— Requirement —
Starting at the first line of the data and ending at the line with "Stickdatei Miniatur Wildschwein", copy each line exactly. Include both of those lines, but no pictures.

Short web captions
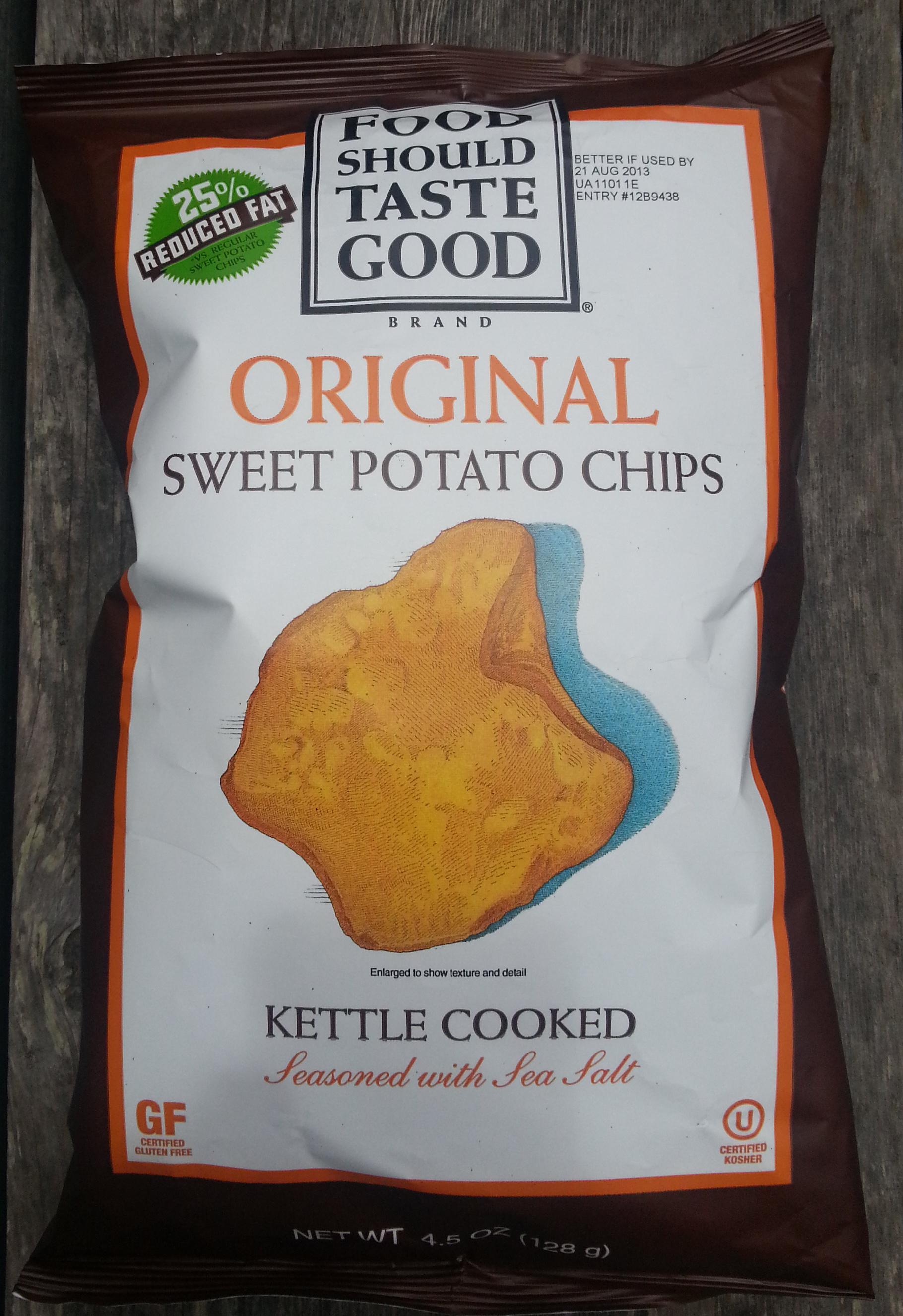 Original Sweet Potato Chips - Product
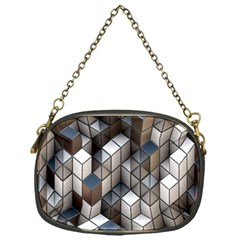Cube Design Background Modern Chain Purses (One Side)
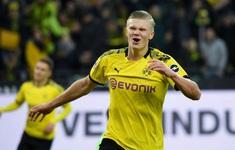 Haaland lại ghi bàn, lại lập kỷ lục ở Bundesliga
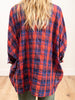 camp shirt - red/blue plaid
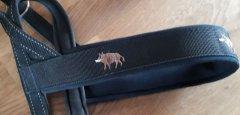 Stickdatei Miniatur Wildschwein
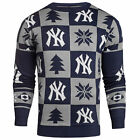 Forever Collectibles MLB Baseball Mens New York Yankees Patches Ugly Sweater on Ebay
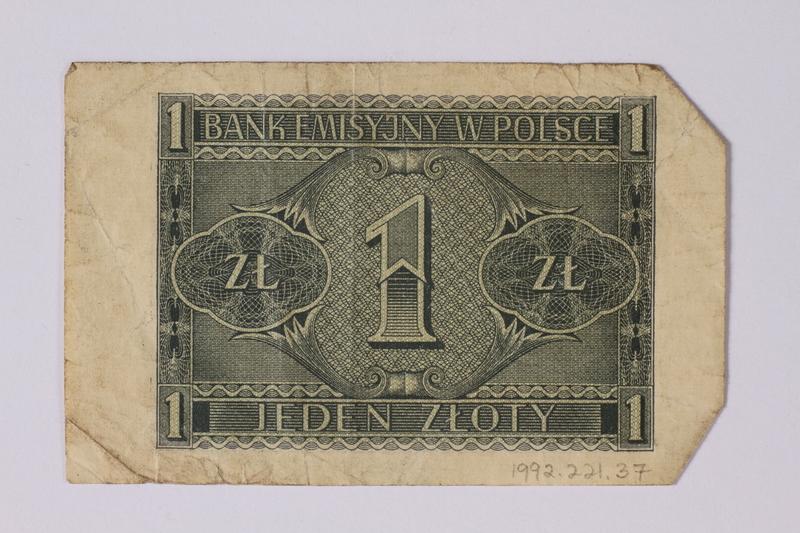 1992.221.37 back Money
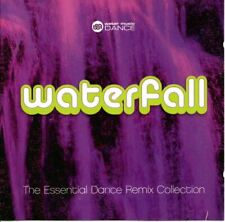 Various - Waterfall - The Essential Dance Remix Collection (2006) Cascada NM/NM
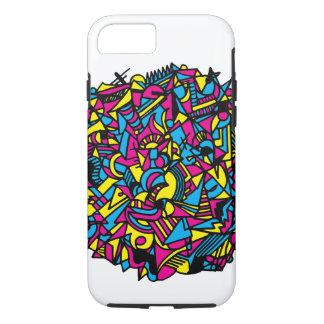 Rad iPhone 7 Hard Case
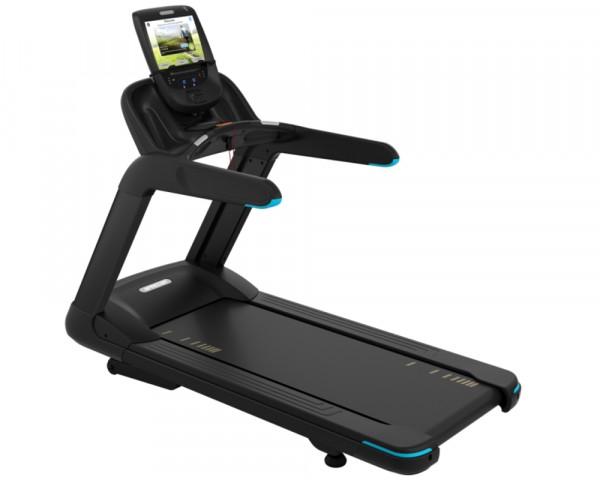 Precor TRM 855 Treadmill futópad
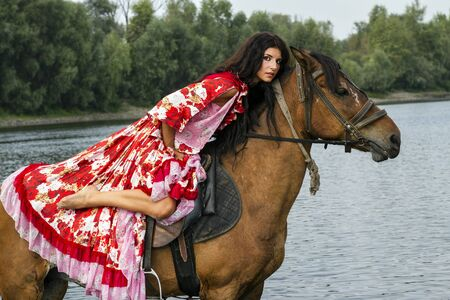 animal watching: Girl riding a horse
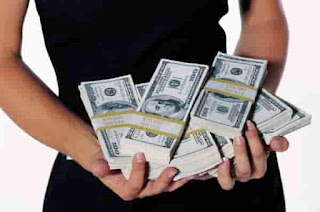 business, Buy my structured settlement, how to buy my structured settlement for a fair price,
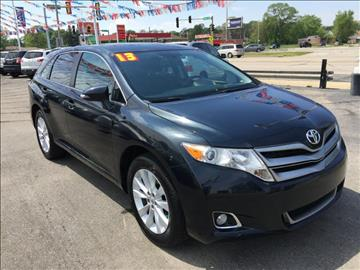 2013 Toyota Venza for sale at Kwik Car Sales in Robbins IL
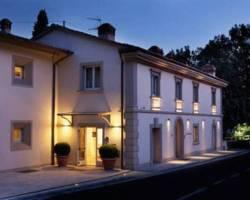 Photo of Villa Giorgia - Albergo In Collina Pistoia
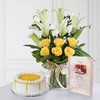 Glass Vase of Roses & Lilies with Half Kg Butterscotch Cake & Card
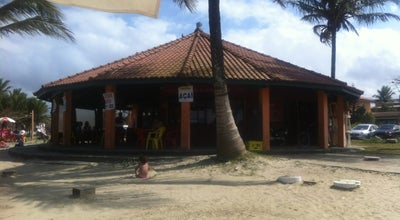 Photo of Burger Joint Quiosque Do Surf - Cibratel at Brazil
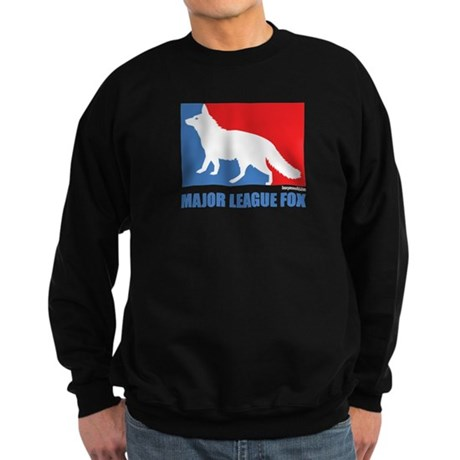 ML Fox Sweatshirt (dark)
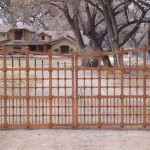 aaa gate installation san diego iron gates 014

— Response to this task —
 Original Sweet Potato Chips - Product
Cube Design Background Modern Chain Purses (One Side)
 Haaland lại ghi bàn, lại lập kỷ lục ở Bundesliga
 camp shirt - red/blue plaid
 Stickdatei Miniatur Wildschwein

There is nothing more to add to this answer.